Poco después recordé lo mucho que me había gustado en su día The Last Story, la última obra memorable de Hironobu Sakaguchi, director de los cinco primeros Final Fantasy y que también se vio involucrado en Chrono Trigger y Xenogears. The Last Story apareció para Wii allá por 2011, lo que, comparado con los larguísimos 73 años que nos separan de El Tercer Hombre, parece apenas un suspiro. Pero, como todo aficionado al videojuego sabrá, no es precisamente fácil de encontrar. Ni en Fnac, ni en Game, ni en Amazon —salvo que nos vayamos a una extraña copia en francés que costaría más de 120 euros—. El formato digital quedaba totalmente descartado, pues la Wii Shop lleva ya un par de años fuera de servicio, así que acudiendo como último recurso a Wallapop, nos encontramos con que allí las copias, en función del estado de conservación de las mismas, oscilan entre los 75 y los 200 euros, un importe mayor que el de cualquier juego recién estrenado para Nintendo Switch. Y este no sería el último inconveniente, pues aún en el caso de ceder a los precios para hacerme con una copia, mi Wii no funciona exactamente como debería, su lector da problemas y, ante la imposibilidad de reproducir el disco de juego en cualquier otra consola habida o por haber, tendría que reparar esta o, directamente, comprar otra. Por supuesto, también en el mercado de segunda mano. Al final no quedaba otra que recurrir al homónimo de la innoble profesión ejercida por Henry Morgan o Mary Read, de la cual no podemos hacer apología en esta web para evitar futuros problemas legales con Nintendo, para poder volver a jugar este estupendo jrpg. Y otro tanto de lo mismo ocurrirá muy pronto con títulos tan queridos y reputados como, por ejemplo, Xenoblade Chronicles X, la saga Etrian Odyssey al completo o Shin Megami Tensei IV: Apocalypse.
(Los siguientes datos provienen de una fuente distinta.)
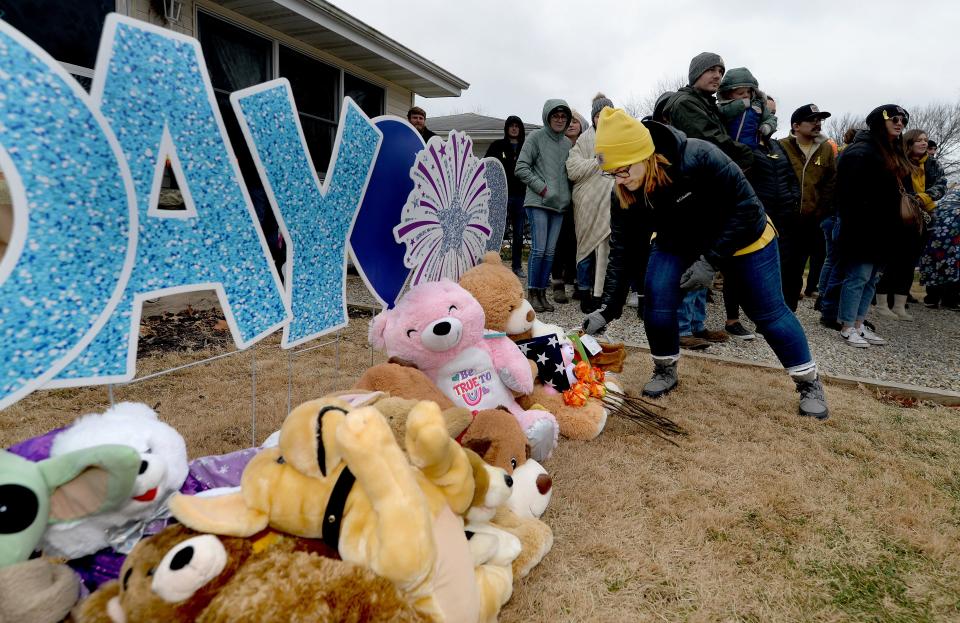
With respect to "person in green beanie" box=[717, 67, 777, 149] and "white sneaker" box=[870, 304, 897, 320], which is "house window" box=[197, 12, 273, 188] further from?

A fecha de estreno de este artículo nos despertábamos con la noticia de que Nintendo planea cerrar la tienda online de Wii U y 3DS el próximo 2023, pese a que el proceso comenzará antes. Igualmente, no hace tanto los medios del sector se hicieron eco de la iniciativa similar de Sony para hacer lo mismo con la de Playstation 3 y PS Vita. Para entonces, todo aquel poseedor de la consola tendrá que recurrir al mercado de segunda mano si quiere hacerse de forma legal con un videojuego exclusivo de la misma, siempre y cuando quiera entrar en los más que previsibles juegos de especulación y sobreprecios que se darán en plataformas de compraventa —no hay más que ver cuánto piden hoy en día por una copia de Skies of Arcadia Legends para Gamecube— o esperar a que, misericordiosamente, sean porteados o remasterizados para la consola actual en la que la compañía esté invirtiendo esfuerzos económicos.
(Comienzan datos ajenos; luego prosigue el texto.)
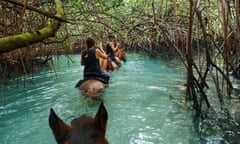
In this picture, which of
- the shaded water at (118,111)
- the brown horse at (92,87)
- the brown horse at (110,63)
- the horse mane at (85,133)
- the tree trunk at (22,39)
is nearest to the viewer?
the horse mane at (85,133)

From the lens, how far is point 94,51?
23.6 ft

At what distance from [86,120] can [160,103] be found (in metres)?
5.32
De entre las artes de consumo masivo, el videojuego es en extremo particular cuando hablamos de su preservación. Siempre ha habido formatos diferentes en lo tocante a la comercialización de las obras, pero nunca las diferencias han sido tan extremas e imposibilitantes. En el caso del libro, publicaciones físicas y ebooks digitales conviven en singular armonía. En el de la música, los vinilos aguantan entre los melómanos y los cd’s sustituyeron en su día a los casetes, para ser sustituidos a su vez, actualmente, por los entornos puramente digitales como Spotify, pero prácticamente la totalidad de los álbumes relevantes pueden encontrarse en un soporte u otro, indistintamente de la naturaleza del mismo. Y el mundo del cine lo hemos visto en el ejemplo que abre este artículo. Por supuesto que en todos esos ámbitos existen sacrificios y obras perdidas, pero los videojuegos están en constante evolución y eso cambia completamente el panorama.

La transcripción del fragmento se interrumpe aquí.